__Dataset records__
•••••

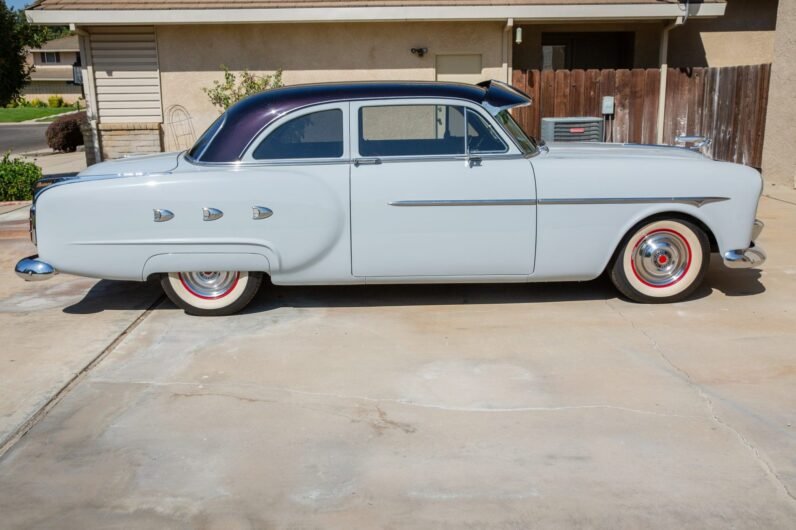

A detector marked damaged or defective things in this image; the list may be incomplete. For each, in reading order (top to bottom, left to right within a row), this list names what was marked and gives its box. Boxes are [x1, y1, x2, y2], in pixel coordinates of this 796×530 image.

driveway crack [608, 296, 792, 504]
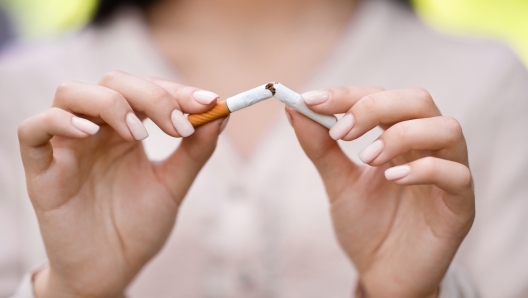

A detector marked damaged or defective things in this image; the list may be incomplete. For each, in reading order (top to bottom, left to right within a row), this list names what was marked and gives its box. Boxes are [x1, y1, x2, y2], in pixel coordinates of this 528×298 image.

broken cigarette [188, 82, 274, 127]
broken cigarette [188, 82, 336, 129]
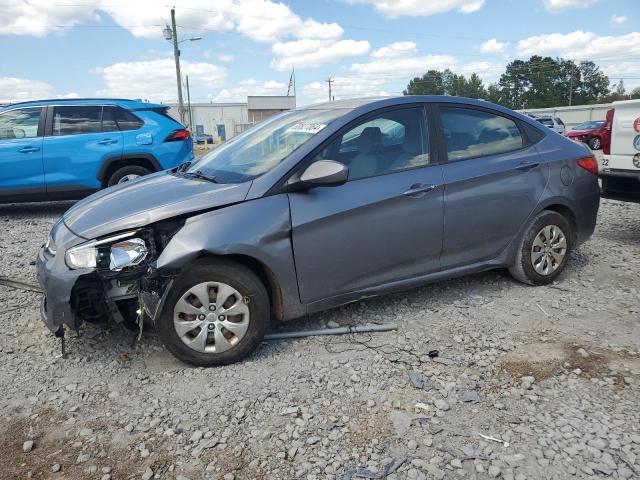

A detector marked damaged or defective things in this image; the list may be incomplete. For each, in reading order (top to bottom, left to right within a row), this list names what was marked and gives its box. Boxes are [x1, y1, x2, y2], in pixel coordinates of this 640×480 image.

crumpled hood [62, 172, 251, 240]
damaged front end [37, 218, 184, 338]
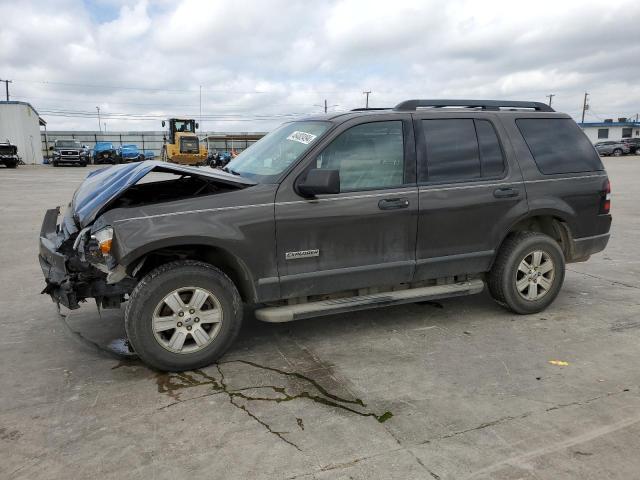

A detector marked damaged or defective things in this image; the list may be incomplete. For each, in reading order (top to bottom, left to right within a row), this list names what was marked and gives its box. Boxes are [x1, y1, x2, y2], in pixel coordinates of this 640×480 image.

damaged front bumper [38, 208, 134, 310]
crumpled hood [72, 160, 255, 228]
cracked concrete pavement [0, 156, 636, 478]
damaged suv [37, 100, 612, 372]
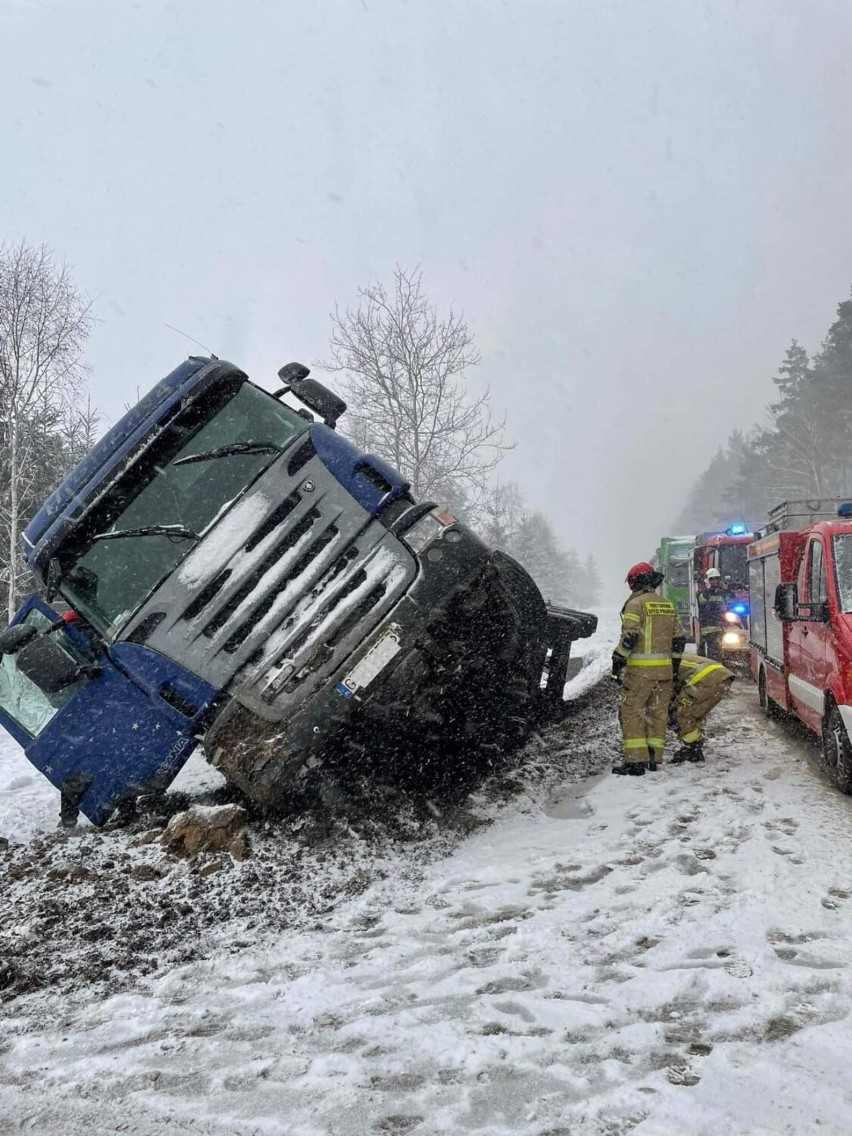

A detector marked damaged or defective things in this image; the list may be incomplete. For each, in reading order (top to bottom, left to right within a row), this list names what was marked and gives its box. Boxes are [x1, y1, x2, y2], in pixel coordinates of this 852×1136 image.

overturned blue truck [0, 360, 596, 828]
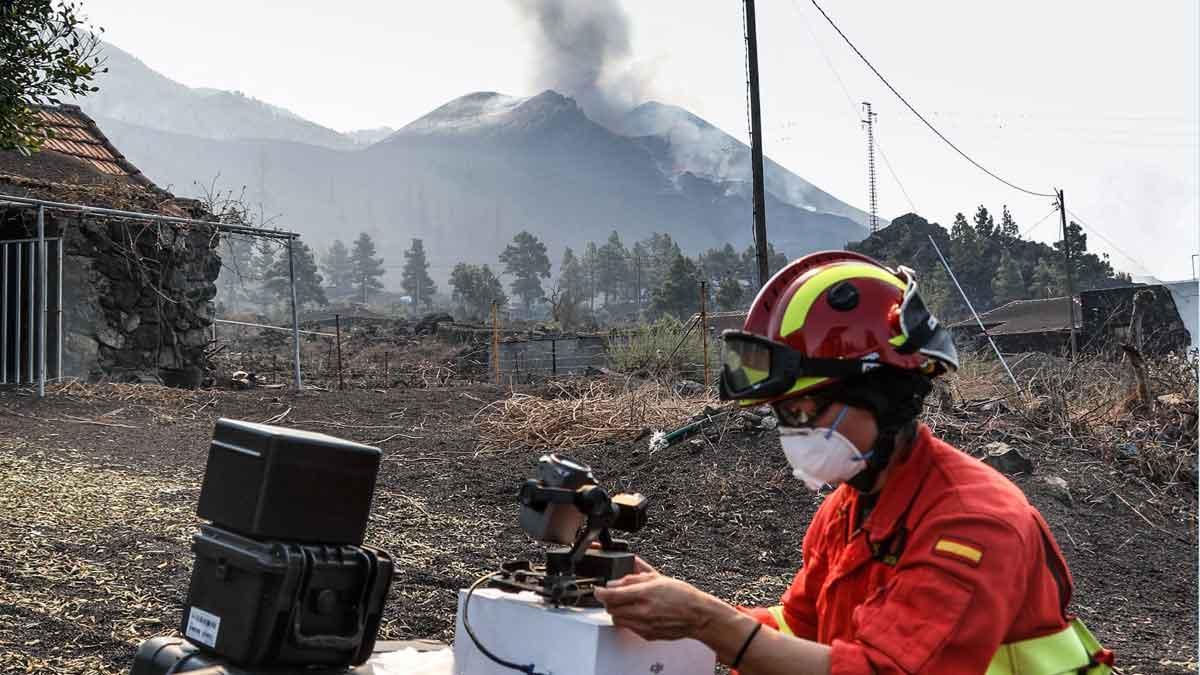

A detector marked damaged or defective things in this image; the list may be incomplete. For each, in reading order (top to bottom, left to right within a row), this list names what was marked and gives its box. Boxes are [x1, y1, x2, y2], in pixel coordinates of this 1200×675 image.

damaged building [0, 108, 223, 388]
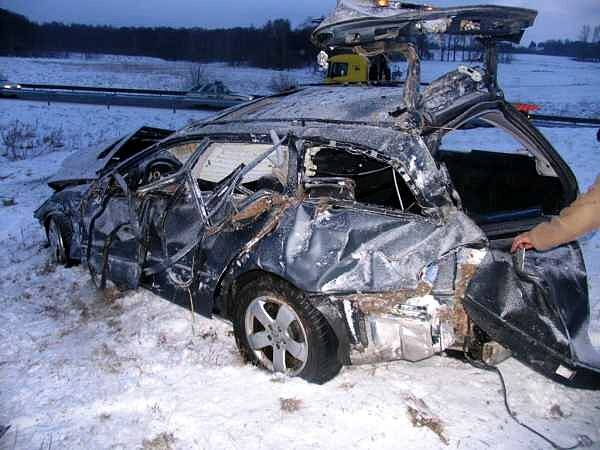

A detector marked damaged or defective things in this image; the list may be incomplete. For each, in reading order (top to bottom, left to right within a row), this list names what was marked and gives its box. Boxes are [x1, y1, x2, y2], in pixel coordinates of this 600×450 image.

severely wrecked car [35, 1, 596, 384]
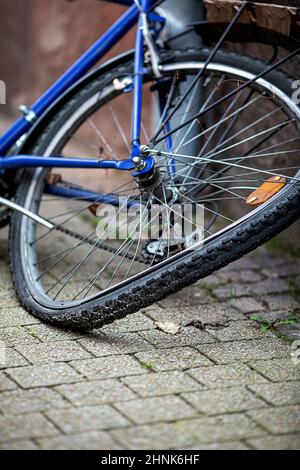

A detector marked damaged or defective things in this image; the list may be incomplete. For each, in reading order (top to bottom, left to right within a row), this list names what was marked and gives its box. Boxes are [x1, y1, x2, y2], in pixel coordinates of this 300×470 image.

bent rear wheel [9, 47, 300, 326]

•••••

__Task details__
With the pictures left out, transcribe exactly the lines from the line holding "this 1200×675 image." through the closing line of the entries.

__Your response__
A detector marked damaged or defective things in this image; the list may be incomplete. For each, in reading order (top to bottom, left to right within a row), this list names what was marked and gives its box. Boxes are [x1, y1, x2, y2], in pixel coordinates of this 1200×675 image.

damaged building [0, 108, 223, 388]

A detector marked damaged or defective things in this image; the list may be incomplete. For each, in reading order (top to bottom, left to right within a row), this list names what was marked and gives its box. Boxes are [x1, y1, x2, y2], in pixel coordinates of this 600×450 image.

severely wrecked car [35, 1, 596, 384]

A detector marked damaged or defective things in this image; the list may be incomplete. For each, in reading order (top to bottom, left to right within a row), this list names what was marked and gives its box. Boxes are [x1, y1, x2, y2], in pixel coordinates of this 300×470 image.

bent rear wheel [9, 47, 300, 326]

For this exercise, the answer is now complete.